Given task => Reproduce the rows below, substituting "Within the view" for every occurrence of "In the scene" and leaving all else unchanged.
━━━ Data for the task
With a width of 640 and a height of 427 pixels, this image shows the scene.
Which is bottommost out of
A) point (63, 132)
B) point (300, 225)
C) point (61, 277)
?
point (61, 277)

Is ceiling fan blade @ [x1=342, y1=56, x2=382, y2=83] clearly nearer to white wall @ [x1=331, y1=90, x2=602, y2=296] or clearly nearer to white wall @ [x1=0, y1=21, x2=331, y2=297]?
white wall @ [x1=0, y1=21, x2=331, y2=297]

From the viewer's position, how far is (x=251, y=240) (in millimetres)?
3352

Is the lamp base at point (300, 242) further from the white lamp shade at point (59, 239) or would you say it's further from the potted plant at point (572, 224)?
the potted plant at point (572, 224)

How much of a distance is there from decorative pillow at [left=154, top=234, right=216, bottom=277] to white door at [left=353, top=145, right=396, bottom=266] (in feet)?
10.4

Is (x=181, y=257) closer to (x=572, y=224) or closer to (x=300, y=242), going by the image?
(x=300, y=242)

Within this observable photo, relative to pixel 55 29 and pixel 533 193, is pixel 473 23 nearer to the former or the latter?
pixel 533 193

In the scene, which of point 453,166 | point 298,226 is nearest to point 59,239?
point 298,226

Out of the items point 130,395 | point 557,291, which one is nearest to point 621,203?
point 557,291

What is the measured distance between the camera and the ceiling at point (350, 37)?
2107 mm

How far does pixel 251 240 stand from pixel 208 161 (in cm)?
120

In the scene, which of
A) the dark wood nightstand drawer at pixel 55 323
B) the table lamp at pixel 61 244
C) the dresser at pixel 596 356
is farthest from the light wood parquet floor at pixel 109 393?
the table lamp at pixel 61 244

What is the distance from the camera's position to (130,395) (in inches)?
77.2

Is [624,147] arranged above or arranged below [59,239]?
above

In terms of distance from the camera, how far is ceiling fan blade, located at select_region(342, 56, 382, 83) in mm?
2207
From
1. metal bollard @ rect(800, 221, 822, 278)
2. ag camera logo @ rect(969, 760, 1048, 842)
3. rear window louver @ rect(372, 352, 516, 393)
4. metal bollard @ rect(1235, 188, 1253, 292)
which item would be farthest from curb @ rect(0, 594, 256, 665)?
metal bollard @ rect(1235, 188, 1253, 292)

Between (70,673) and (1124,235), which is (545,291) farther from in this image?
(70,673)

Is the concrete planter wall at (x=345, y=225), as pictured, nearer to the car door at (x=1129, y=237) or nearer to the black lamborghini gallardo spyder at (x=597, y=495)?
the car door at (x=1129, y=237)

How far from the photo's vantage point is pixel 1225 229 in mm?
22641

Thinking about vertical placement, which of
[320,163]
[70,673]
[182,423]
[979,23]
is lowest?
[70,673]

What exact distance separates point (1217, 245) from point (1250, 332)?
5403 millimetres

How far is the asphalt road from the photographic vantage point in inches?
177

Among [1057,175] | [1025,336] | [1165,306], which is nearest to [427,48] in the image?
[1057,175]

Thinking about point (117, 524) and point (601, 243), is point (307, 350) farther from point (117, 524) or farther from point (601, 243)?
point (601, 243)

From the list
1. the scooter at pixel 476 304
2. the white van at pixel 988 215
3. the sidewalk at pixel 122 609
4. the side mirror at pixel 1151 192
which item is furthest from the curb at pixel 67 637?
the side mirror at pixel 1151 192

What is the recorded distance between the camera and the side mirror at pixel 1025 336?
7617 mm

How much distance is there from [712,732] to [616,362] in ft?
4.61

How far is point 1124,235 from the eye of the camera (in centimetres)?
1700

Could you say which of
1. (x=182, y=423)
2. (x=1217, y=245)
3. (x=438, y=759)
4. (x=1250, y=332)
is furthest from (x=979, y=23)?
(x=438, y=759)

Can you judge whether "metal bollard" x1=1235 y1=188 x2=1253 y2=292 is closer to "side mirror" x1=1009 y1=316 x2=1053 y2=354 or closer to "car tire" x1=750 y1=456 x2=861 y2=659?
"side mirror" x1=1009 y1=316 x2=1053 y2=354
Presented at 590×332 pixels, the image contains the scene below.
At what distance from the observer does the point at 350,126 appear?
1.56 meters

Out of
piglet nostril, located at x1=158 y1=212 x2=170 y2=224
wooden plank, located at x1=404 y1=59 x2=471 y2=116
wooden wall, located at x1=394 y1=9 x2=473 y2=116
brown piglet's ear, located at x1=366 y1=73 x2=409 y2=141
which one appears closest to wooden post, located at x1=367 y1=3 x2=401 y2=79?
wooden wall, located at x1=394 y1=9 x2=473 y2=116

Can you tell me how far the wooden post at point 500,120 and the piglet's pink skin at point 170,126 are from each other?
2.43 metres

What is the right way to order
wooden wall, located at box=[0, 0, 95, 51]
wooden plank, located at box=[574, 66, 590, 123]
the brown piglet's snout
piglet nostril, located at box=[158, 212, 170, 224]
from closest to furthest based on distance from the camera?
━━━━━━
Solution =>
With a width of 640 and a height of 427 pixels, this image shows the scene.
Which is bottommost out of
A) point (63, 132)
B) point (300, 225)
C) point (61, 277)
?
point (61, 277)

Is ceiling fan blade @ [x1=342, y1=56, x2=382, y2=83] clearly nearer to white wall @ [x1=331, y1=90, x2=602, y2=296] or clearly nearer to white wall @ [x1=0, y1=21, x2=331, y2=297]?
white wall @ [x1=0, y1=21, x2=331, y2=297]

From the viewer's position, how far is (x=251, y=240) (in millimetres)?
3352

Is the lamp base at point (300, 242) further from the white lamp shade at point (59, 239) or would you say it's further from the potted plant at point (572, 224)?
the potted plant at point (572, 224)

How much of a distance is there from decorative pillow at [left=154, top=234, right=216, bottom=277] to white door at [left=353, top=145, right=396, bottom=266] (in feet)?
10.4

Is (x=181, y=257) closer to (x=572, y=224) or closer to (x=300, y=242), going by the image?
(x=300, y=242)

Within this observable photo, relative to pixel 55 29 and pixel 533 193, is pixel 473 23 nearer to the former or the latter?
pixel 533 193

Within the view, which of point 453,166 | point 298,226 is nearest to point 59,239?
point 298,226

Out of the items point 130,395 | point 557,291, which one is nearest to point 621,203?
point 557,291

What is the measured distance between the camera and the ceiling at point (350, 37)?
2107 mm

How far does pixel 251 240 stand from pixel 208 161 (in cm)?
120

Within the view, which of
A) the dark wood nightstand drawer at pixel 55 323
B) the table lamp at pixel 61 244
C) the dresser at pixel 596 356
is farthest from the light wood parquet floor at pixel 109 393?
the table lamp at pixel 61 244

What is the distance from the camera's position to (130,395) (in inches)?
77.2

Is [624,147] arranged above or arranged below [59,239]?
above

In terms of distance from the camera, how far is ceiling fan blade, located at select_region(342, 56, 382, 83) in mm?
2207
From
1. metal bollard @ rect(800, 221, 822, 278)
2. ag camera logo @ rect(969, 760, 1048, 842)
3. rear window louver @ rect(372, 352, 516, 393)
4. metal bollard @ rect(1235, 188, 1253, 292)
which item would be farthest from curb @ rect(0, 594, 256, 665)?
metal bollard @ rect(1235, 188, 1253, 292)

Between (70,673) and (1124,235), which is (545,291) farther from in this image?
(70,673)

Is the concrete planter wall at (x=345, y=225), as pictured, nearer to the car door at (x=1129, y=237) or nearer to the black lamborghini gallardo spyder at (x=597, y=495)?
the car door at (x=1129, y=237)

How far from the photo's vantage point is pixel 1225 229 in mm?
22641

Thinking about vertical placement, which of
[320,163]
[70,673]
[182,423]
[979,23]
is lowest?
[70,673]

What exact distance separates point (1217, 245) from point (1250, 332)?
5403 millimetres

How far is the asphalt road from the photographic vantage point in inches?
177

Among [1057,175] | [1025,336] | [1165,306], which is nearest to [427,48] in the image?
[1057,175]

Thinking about point (117, 524) and point (601, 243), is point (307, 350) farther from point (117, 524) or farther from point (601, 243)?
point (601, 243)

From the list
1. the scooter at pixel 476 304
2. the white van at pixel 988 215
3. the sidewalk at pixel 122 609
4. the side mirror at pixel 1151 192
which item is furthest from the curb at pixel 67 637?
the side mirror at pixel 1151 192

What is the recorded distance between the camera and the side mirror at pixel 1025 336?
7617 mm

How much distance is there from [712,732] to [616,362] in ft?
4.61

How far is point 1124,235 from the eye of the camera (in centimetres)?
1700

Could you say which of
1. (x=182, y=423)
2. (x=1217, y=245)
3. (x=438, y=759)
4. (x=1250, y=332)
is furthest from (x=979, y=23)?
(x=438, y=759)

Can you judge whether "metal bollard" x1=1235 y1=188 x2=1253 y2=292 is closer to "side mirror" x1=1009 y1=316 x2=1053 y2=354 or closer to "car tire" x1=750 y1=456 x2=861 y2=659?
"side mirror" x1=1009 y1=316 x2=1053 y2=354
Presented at 590×332 pixels, the image contains the scene below.
At what distance from the observer does the point at 350,126 appear?
1.56 meters

Out of
piglet nostril, located at x1=158 y1=212 x2=170 y2=224
wooden plank, located at x1=404 y1=59 x2=471 y2=116
wooden wall, located at x1=394 y1=9 x2=473 y2=116
brown piglet's ear, located at x1=366 y1=73 x2=409 y2=141
which one appears closest to wooden post, located at x1=367 y1=3 x2=401 y2=79?
wooden wall, located at x1=394 y1=9 x2=473 y2=116

Can you tell me how far the wooden post at point 500,120 and the piglet's pink skin at point 170,126 are from each other?
2.43 metres

What is the right way to order
wooden wall, located at box=[0, 0, 95, 51]
wooden plank, located at box=[574, 66, 590, 123]
the brown piglet's snout
piglet nostril, located at box=[158, 212, 170, 224]
from closest to furthest based on distance from the camera?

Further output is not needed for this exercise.